The president said he would free all political prisoners. This is the right approach.
12-What’s your position regarding external pressure on your own country.
Any country is free to say what they like about Syria. But there should certainly not be any foreign military intervention.
13-What’s your opinion regarding the Syrian economy? What would you like to see?
An end to corruption.
14- What’s your opinion on the protesters throughout Syria? Do you agree with those who say they should go back home and give the leadership a chance?
No-one outside Syria, least of all me, has the right to tell people inside Syria how to act or what to think. The protestors will leave the streets when their demands have been met.
15- How do you prefer to solve the problem of bloodshed? Will you agree to an amnesty or do you want to see all those who commit murder prosecuted?
An amnesty is essential to unite the country, but that can’t happen before the violence has stopped.
16- Are you afraid of sectarian conflict?
Very.

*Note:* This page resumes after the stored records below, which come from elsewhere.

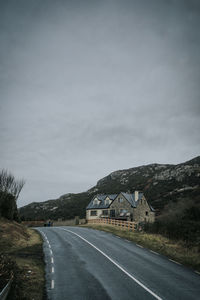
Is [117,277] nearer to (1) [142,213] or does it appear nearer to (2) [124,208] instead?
(2) [124,208]

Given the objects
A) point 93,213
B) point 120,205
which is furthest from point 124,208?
point 93,213

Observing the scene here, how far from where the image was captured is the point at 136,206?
177ft

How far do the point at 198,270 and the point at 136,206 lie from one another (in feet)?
133

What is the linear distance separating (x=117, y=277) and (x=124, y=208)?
142 feet

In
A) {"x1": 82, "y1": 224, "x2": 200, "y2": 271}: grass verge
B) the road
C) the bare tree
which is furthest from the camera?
the bare tree

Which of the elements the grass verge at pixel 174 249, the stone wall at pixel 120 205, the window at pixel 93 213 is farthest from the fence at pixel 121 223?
the window at pixel 93 213

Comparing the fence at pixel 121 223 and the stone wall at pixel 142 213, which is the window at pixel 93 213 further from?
the stone wall at pixel 142 213

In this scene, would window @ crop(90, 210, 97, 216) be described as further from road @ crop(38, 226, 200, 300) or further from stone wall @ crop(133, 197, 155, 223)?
road @ crop(38, 226, 200, 300)

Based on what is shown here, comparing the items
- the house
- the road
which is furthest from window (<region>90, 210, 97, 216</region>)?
the road

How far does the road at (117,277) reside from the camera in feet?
31.4

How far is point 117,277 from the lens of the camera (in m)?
12.0

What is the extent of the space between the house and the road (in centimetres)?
3559

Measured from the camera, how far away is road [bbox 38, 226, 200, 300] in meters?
9.57

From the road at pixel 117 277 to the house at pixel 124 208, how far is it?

If there is a civil war, those who buried their heads in the sand and silenced anyone who used the S word will be to blame. Some people are walking straight into sectarian conflict because it’s the elephant in the room.
17- From 1-10, how hopeful are you of the future of Syria.
Syrianews has been labeled a regime apologist and a fan of murder.
Explore posts in the same categories: Uncategorized

3 Comments on “Interview with a label: Syrianews”

  1. بنت من هل بنات Says:

    I see new questions added. Perfect!

  2. Connie Says:

    I don’t understand the last line “Syriannews has been labeled ” … etc. Who’s doing the labeling? It seems harsh, or is it meant to be sardonic?

    I like your introductory sentence beginning with “Sadly …” I truly hope the Syrian people can move beyond all of those cognitive blocks.